### DATA IN THIS EXERCISE
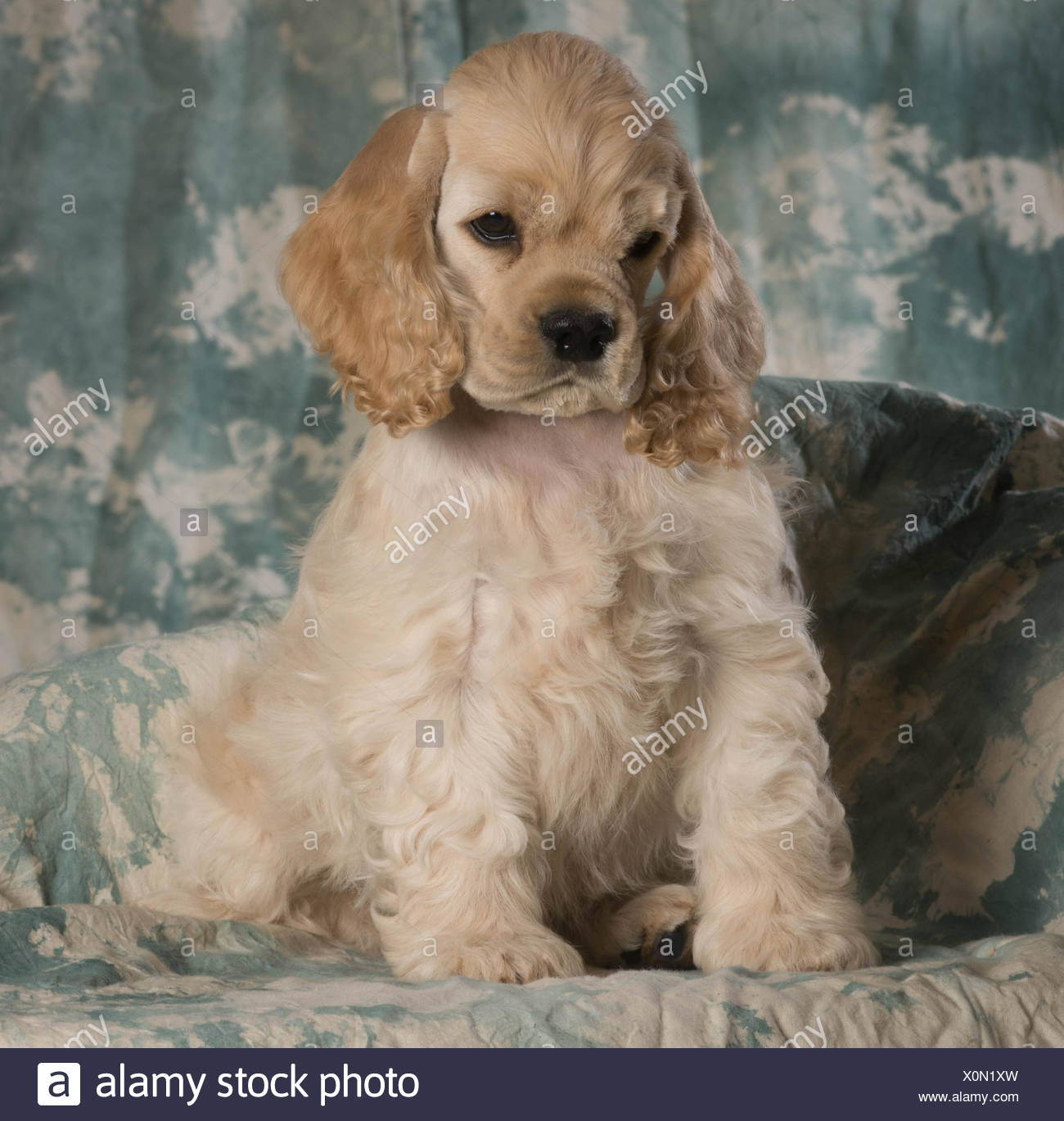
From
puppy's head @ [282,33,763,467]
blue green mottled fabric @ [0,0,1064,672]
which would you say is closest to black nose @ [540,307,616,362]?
puppy's head @ [282,33,763,467]

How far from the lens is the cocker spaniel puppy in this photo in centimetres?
260

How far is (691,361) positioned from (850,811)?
1.42 metres

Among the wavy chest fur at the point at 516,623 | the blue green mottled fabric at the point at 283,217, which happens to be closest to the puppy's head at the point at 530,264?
the wavy chest fur at the point at 516,623

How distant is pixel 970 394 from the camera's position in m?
5.19

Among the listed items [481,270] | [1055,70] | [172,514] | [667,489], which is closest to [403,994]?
[667,489]

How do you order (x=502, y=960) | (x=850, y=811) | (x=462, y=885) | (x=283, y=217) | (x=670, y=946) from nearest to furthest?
(x=502, y=960), (x=462, y=885), (x=670, y=946), (x=850, y=811), (x=283, y=217)

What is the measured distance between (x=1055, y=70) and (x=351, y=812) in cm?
353

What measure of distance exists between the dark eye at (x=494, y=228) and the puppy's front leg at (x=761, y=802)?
76 centimetres

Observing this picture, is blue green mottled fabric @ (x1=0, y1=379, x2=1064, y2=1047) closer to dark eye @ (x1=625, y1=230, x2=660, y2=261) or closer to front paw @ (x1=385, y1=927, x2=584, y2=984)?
front paw @ (x1=385, y1=927, x2=584, y2=984)

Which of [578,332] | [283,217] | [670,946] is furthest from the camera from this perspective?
[283,217]

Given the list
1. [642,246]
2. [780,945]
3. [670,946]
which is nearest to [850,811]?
[670,946]

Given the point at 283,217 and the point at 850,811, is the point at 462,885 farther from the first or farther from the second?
the point at 283,217

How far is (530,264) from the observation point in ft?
8.47
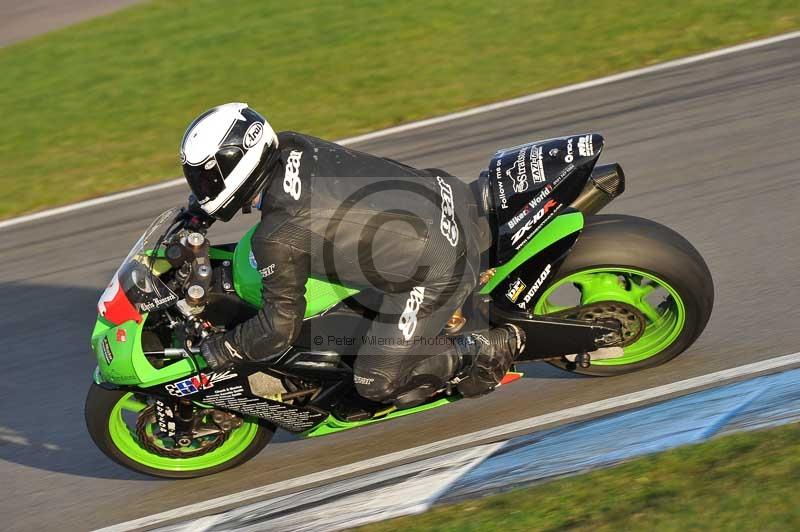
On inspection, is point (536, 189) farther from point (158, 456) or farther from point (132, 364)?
point (158, 456)

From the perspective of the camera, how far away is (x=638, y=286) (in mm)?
5660

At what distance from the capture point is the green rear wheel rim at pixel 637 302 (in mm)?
5544

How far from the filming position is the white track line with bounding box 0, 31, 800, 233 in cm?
926

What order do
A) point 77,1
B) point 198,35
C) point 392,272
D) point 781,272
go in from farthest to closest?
point 77,1
point 198,35
point 781,272
point 392,272

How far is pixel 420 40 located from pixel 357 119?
2250mm

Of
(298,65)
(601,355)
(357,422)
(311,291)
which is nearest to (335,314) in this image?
(311,291)

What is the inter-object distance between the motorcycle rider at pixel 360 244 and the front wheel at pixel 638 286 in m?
0.52

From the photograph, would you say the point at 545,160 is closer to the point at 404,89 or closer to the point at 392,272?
the point at 392,272

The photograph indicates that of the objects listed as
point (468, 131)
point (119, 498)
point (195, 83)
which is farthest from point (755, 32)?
point (119, 498)

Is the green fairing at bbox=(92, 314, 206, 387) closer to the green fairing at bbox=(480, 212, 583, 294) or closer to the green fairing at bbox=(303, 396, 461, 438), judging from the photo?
the green fairing at bbox=(303, 396, 461, 438)

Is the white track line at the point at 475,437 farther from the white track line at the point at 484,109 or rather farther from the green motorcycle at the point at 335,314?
the white track line at the point at 484,109

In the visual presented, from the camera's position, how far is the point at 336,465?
556 centimetres

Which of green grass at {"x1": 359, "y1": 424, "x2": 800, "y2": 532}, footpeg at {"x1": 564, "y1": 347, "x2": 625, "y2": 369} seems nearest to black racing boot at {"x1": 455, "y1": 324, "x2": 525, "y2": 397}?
footpeg at {"x1": 564, "y1": 347, "x2": 625, "y2": 369}

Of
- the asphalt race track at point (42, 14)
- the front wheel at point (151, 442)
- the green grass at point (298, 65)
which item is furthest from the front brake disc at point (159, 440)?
the asphalt race track at point (42, 14)
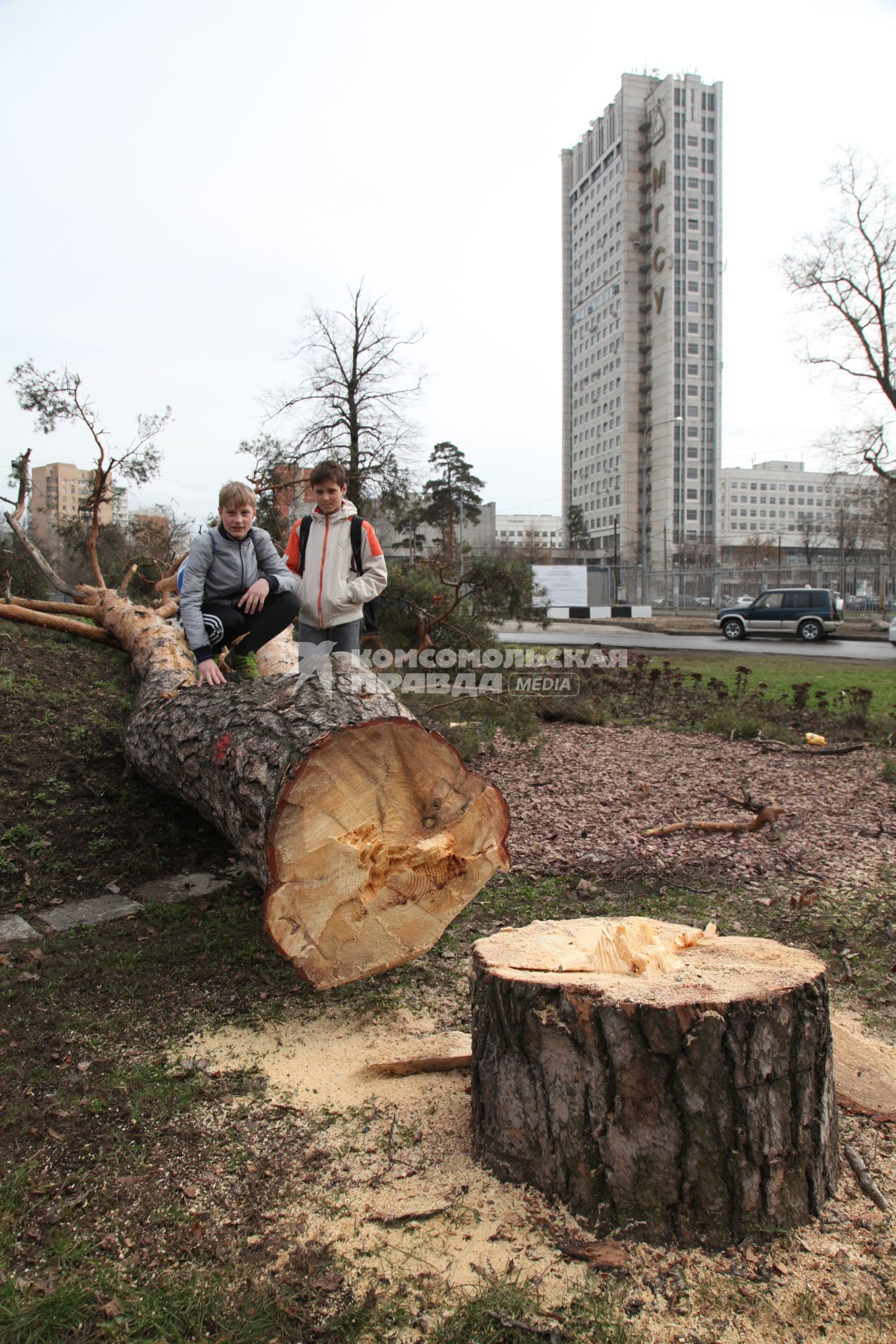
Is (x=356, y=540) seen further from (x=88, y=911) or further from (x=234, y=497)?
(x=88, y=911)

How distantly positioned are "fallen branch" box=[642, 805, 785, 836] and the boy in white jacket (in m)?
1.91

### SHORT EXERCISE
Lay out the records as a two-column CSV with the columns "text" and "answer", one row per record. Begin at the line that has "In the visual" and stop after the last of the records. Put each text and its answer in a single quoted field with line breaks replaced by spaces, and leave the pictures out.

### TASK RESPONSE
text,answer
"In the visual presented, from the camera's position, how far is the point at 336,465?","556 centimetres"
"Which of green grass at {""x1"": 359, ""y1"": 424, ""x2"": 800, ""y2"": 532}, footpeg at {""x1"": 564, ""y1"": 347, ""x2"": 625, ""y2"": 369} seems nearest to black racing boot at {""x1"": 455, ""y1"": 324, ""x2"": 525, ""y2"": 397}?","footpeg at {""x1"": 564, ""y1"": 347, ""x2"": 625, ""y2"": 369}"
"Of - the asphalt race track at point (42, 14) - the front wheel at point (151, 442) - the green grass at point (298, 65) which item is furthest from the front brake disc at point (159, 440)?","the asphalt race track at point (42, 14)"
"Is (x=356, y=540) seen further from (x=88, y=911) or further from (x=234, y=497)?","(x=88, y=911)"
"How distantly positioned are ""fallen branch"" box=[642, 805, 785, 836] and the boy in white jacket (in m)?","1.91"